HEDEFLERİ ÖZEL HARMAN
Hazer çiftinin öncelikli hedefi yurtdışında Türk zeytinyağından kalitesiyle bahsettirmek. Ama aynı zamanda bu kadar farklı zeytin çeşidini tek bahçede birleştiren bir üretici olarak ve Bozburun’a ait özel mikroklimanın da avantajından faydalanarak kişiye ya da kuruma özel harman yaratan ilk ve tek marka olmak. (Esra Hanım’ın uluslararası zeytinyağı degüstatörü olması bu yolda onlar için benzersiz bir avantaj.)

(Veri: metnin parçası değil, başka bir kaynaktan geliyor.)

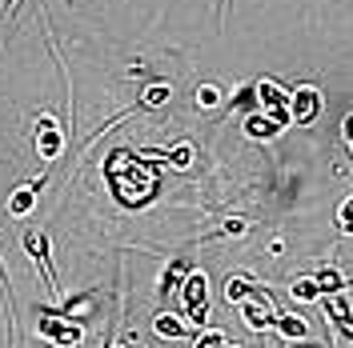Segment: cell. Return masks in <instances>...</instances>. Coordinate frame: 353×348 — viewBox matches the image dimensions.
I'll list each match as a JSON object with an SVG mask.
<instances>
[{
	"mask_svg": "<svg viewBox=\"0 0 353 348\" xmlns=\"http://www.w3.org/2000/svg\"><path fill=\"white\" fill-rule=\"evenodd\" d=\"M229 340H225V332H217V328H205V332H197V340H193V348H225Z\"/></svg>",
	"mask_w": 353,
	"mask_h": 348,
	"instance_id": "obj_17",
	"label": "cell"
},
{
	"mask_svg": "<svg viewBox=\"0 0 353 348\" xmlns=\"http://www.w3.org/2000/svg\"><path fill=\"white\" fill-rule=\"evenodd\" d=\"M345 140H350V149H353V136H345Z\"/></svg>",
	"mask_w": 353,
	"mask_h": 348,
	"instance_id": "obj_24",
	"label": "cell"
},
{
	"mask_svg": "<svg viewBox=\"0 0 353 348\" xmlns=\"http://www.w3.org/2000/svg\"><path fill=\"white\" fill-rule=\"evenodd\" d=\"M24 252H28V257H32V264L41 268L44 284H48L52 292H61V288H57V272H52V261H48V237H44V232H24Z\"/></svg>",
	"mask_w": 353,
	"mask_h": 348,
	"instance_id": "obj_7",
	"label": "cell"
},
{
	"mask_svg": "<svg viewBox=\"0 0 353 348\" xmlns=\"http://www.w3.org/2000/svg\"><path fill=\"white\" fill-rule=\"evenodd\" d=\"M245 232H249V224H245V220H229V224L221 228V237H245Z\"/></svg>",
	"mask_w": 353,
	"mask_h": 348,
	"instance_id": "obj_21",
	"label": "cell"
},
{
	"mask_svg": "<svg viewBox=\"0 0 353 348\" xmlns=\"http://www.w3.org/2000/svg\"><path fill=\"white\" fill-rule=\"evenodd\" d=\"M273 328H277L285 340H305V336H309V325L301 320V316H293V312H277Z\"/></svg>",
	"mask_w": 353,
	"mask_h": 348,
	"instance_id": "obj_12",
	"label": "cell"
},
{
	"mask_svg": "<svg viewBox=\"0 0 353 348\" xmlns=\"http://www.w3.org/2000/svg\"><path fill=\"white\" fill-rule=\"evenodd\" d=\"M0 288H8V272H4V261H0Z\"/></svg>",
	"mask_w": 353,
	"mask_h": 348,
	"instance_id": "obj_22",
	"label": "cell"
},
{
	"mask_svg": "<svg viewBox=\"0 0 353 348\" xmlns=\"http://www.w3.org/2000/svg\"><path fill=\"white\" fill-rule=\"evenodd\" d=\"M153 332L161 336V340H185V336H193L189 320H181V316H173V312H161V316L153 320Z\"/></svg>",
	"mask_w": 353,
	"mask_h": 348,
	"instance_id": "obj_10",
	"label": "cell"
},
{
	"mask_svg": "<svg viewBox=\"0 0 353 348\" xmlns=\"http://www.w3.org/2000/svg\"><path fill=\"white\" fill-rule=\"evenodd\" d=\"M345 136H353V112L345 116Z\"/></svg>",
	"mask_w": 353,
	"mask_h": 348,
	"instance_id": "obj_23",
	"label": "cell"
},
{
	"mask_svg": "<svg viewBox=\"0 0 353 348\" xmlns=\"http://www.w3.org/2000/svg\"><path fill=\"white\" fill-rule=\"evenodd\" d=\"M169 100V85H149L145 88V96L137 100V109H161Z\"/></svg>",
	"mask_w": 353,
	"mask_h": 348,
	"instance_id": "obj_15",
	"label": "cell"
},
{
	"mask_svg": "<svg viewBox=\"0 0 353 348\" xmlns=\"http://www.w3.org/2000/svg\"><path fill=\"white\" fill-rule=\"evenodd\" d=\"M241 320L253 328V332L273 328V320H277V308H273V296H269L265 288H257L249 301H241Z\"/></svg>",
	"mask_w": 353,
	"mask_h": 348,
	"instance_id": "obj_4",
	"label": "cell"
},
{
	"mask_svg": "<svg viewBox=\"0 0 353 348\" xmlns=\"http://www.w3.org/2000/svg\"><path fill=\"white\" fill-rule=\"evenodd\" d=\"M112 348H125V345H112Z\"/></svg>",
	"mask_w": 353,
	"mask_h": 348,
	"instance_id": "obj_25",
	"label": "cell"
},
{
	"mask_svg": "<svg viewBox=\"0 0 353 348\" xmlns=\"http://www.w3.org/2000/svg\"><path fill=\"white\" fill-rule=\"evenodd\" d=\"M337 224H341V232H345V237L353 232V196H350V200H341V213H337Z\"/></svg>",
	"mask_w": 353,
	"mask_h": 348,
	"instance_id": "obj_19",
	"label": "cell"
},
{
	"mask_svg": "<svg viewBox=\"0 0 353 348\" xmlns=\"http://www.w3.org/2000/svg\"><path fill=\"white\" fill-rule=\"evenodd\" d=\"M65 140H68V132L65 129H57V120L44 112L41 120H37V153L52 164L57 156H61V149H65Z\"/></svg>",
	"mask_w": 353,
	"mask_h": 348,
	"instance_id": "obj_6",
	"label": "cell"
},
{
	"mask_svg": "<svg viewBox=\"0 0 353 348\" xmlns=\"http://www.w3.org/2000/svg\"><path fill=\"white\" fill-rule=\"evenodd\" d=\"M317 116H321V92H317L313 85H301L293 96H289V120L305 129V124H313Z\"/></svg>",
	"mask_w": 353,
	"mask_h": 348,
	"instance_id": "obj_5",
	"label": "cell"
},
{
	"mask_svg": "<svg viewBox=\"0 0 353 348\" xmlns=\"http://www.w3.org/2000/svg\"><path fill=\"white\" fill-rule=\"evenodd\" d=\"M165 160H169L173 168H189V164H193V149H189V144H176L173 153L165 156Z\"/></svg>",
	"mask_w": 353,
	"mask_h": 348,
	"instance_id": "obj_18",
	"label": "cell"
},
{
	"mask_svg": "<svg viewBox=\"0 0 353 348\" xmlns=\"http://www.w3.org/2000/svg\"><path fill=\"white\" fill-rule=\"evenodd\" d=\"M253 92H257V100H261V109L269 112L273 120H281L285 129L293 124V120H289V96H293V92H285V88L277 85V80H269V76H261V80L253 85Z\"/></svg>",
	"mask_w": 353,
	"mask_h": 348,
	"instance_id": "obj_3",
	"label": "cell"
},
{
	"mask_svg": "<svg viewBox=\"0 0 353 348\" xmlns=\"http://www.w3.org/2000/svg\"><path fill=\"white\" fill-rule=\"evenodd\" d=\"M253 292H257L253 281H245V276H225V301H229V305H241Z\"/></svg>",
	"mask_w": 353,
	"mask_h": 348,
	"instance_id": "obj_13",
	"label": "cell"
},
{
	"mask_svg": "<svg viewBox=\"0 0 353 348\" xmlns=\"http://www.w3.org/2000/svg\"><path fill=\"white\" fill-rule=\"evenodd\" d=\"M176 292H181V305H185V320L201 328L205 320H209V281H205V272L193 268Z\"/></svg>",
	"mask_w": 353,
	"mask_h": 348,
	"instance_id": "obj_2",
	"label": "cell"
},
{
	"mask_svg": "<svg viewBox=\"0 0 353 348\" xmlns=\"http://www.w3.org/2000/svg\"><path fill=\"white\" fill-rule=\"evenodd\" d=\"M41 320H37V336L48 340V345L57 348H81L85 340V325L81 320H68V316H57V312H37Z\"/></svg>",
	"mask_w": 353,
	"mask_h": 348,
	"instance_id": "obj_1",
	"label": "cell"
},
{
	"mask_svg": "<svg viewBox=\"0 0 353 348\" xmlns=\"http://www.w3.org/2000/svg\"><path fill=\"white\" fill-rule=\"evenodd\" d=\"M297 301H321L325 292H321V284L313 281V276H305V281H293V288H289Z\"/></svg>",
	"mask_w": 353,
	"mask_h": 348,
	"instance_id": "obj_16",
	"label": "cell"
},
{
	"mask_svg": "<svg viewBox=\"0 0 353 348\" xmlns=\"http://www.w3.org/2000/svg\"><path fill=\"white\" fill-rule=\"evenodd\" d=\"M189 272H193V261H189V257H173L169 268H165V276H161V292H176Z\"/></svg>",
	"mask_w": 353,
	"mask_h": 348,
	"instance_id": "obj_11",
	"label": "cell"
},
{
	"mask_svg": "<svg viewBox=\"0 0 353 348\" xmlns=\"http://www.w3.org/2000/svg\"><path fill=\"white\" fill-rule=\"evenodd\" d=\"M313 281L321 284V292H325V296H333V292H341V288H350V284H345V276H341V272H337L333 264H325V268H321V272H317Z\"/></svg>",
	"mask_w": 353,
	"mask_h": 348,
	"instance_id": "obj_14",
	"label": "cell"
},
{
	"mask_svg": "<svg viewBox=\"0 0 353 348\" xmlns=\"http://www.w3.org/2000/svg\"><path fill=\"white\" fill-rule=\"evenodd\" d=\"M41 188H44V176L21 184L17 193L8 196V213H12V217H28V213H32V204H37V196H41Z\"/></svg>",
	"mask_w": 353,
	"mask_h": 348,
	"instance_id": "obj_8",
	"label": "cell"
},
{
	"mask_svg": "<svg viewBox=\"0 0 353 348\" xmlns=\"http://www.w3.org/2000/svg\"><path fill=\"white\" fill-rule=\"evenodd\" d=\"M285 129V124H281V120H273V116H269V112H253V116H249V120H245V136H249V140H273V136H277V132Z\"/></svg>",
	"mask_w": 353,
	"mask_h": 348,
	"instance_id": "obj_9",
	"label": "cell"
},
{
	"mask_svg": "<svg viewBox=\"0 0 353 348\" xmlns=\"http://www.w3.org/2000/svg\"><path fill=\"white\" fill-rule=\"evenodd\" d=\"M197 100H201V105H205V109H213V105H217V100H221V92H217V88H213V85H205V88H201V92H197Z\"/></svg>",
	"mask_w": 353,
	"mask_h": 348,
	"instance_id": "obj_20",
	"label": "cell"
}]
</instances>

Son söz olarak şunları aktarıyorlar: “Nasıl ki, rahmetli Tuğrul Şavkay, bundan 25 yıl kadar önce köşesinde üzüm ve şarap hakkında yazdıklarıyla bir devrimin ateşleyicisi olmuş ve bugün hayat gustosuna sahip birçok insan sadece şarap markasını değil, seneyi, iklimi, üzüm cinsini, meşe fıçıyı, taneni konuşur hale gelmişse; bugün de biz ve bizim gibi sayılı ama dünya çapında yağ üreten, üretmeye başlayan, yatırım yapmayı düşünen Türk zeytinyağcıları ikinci bir lezzet devriminin kıvılcımını yakıyoruz. Bu yolda kanaat önderlerinin, basının, sosyal medyanın, şeflerin, herkesin üzerine düşen görevler var. Türkiye bugün 170 milyonun üzerinde ağacıyla dünyanın ikinci büyük üretici olma potansiyeline sahip. Ancak turizmde yaptığımız hatayı bu sektörde yapmayalım. Yatak turist sayısı odağı nasıl bizi bugün her şey dahil ucuz turizm tuzağına düşürdüyse, zeytinyağında da miktar odağı bizi aynı noktaya çeker.”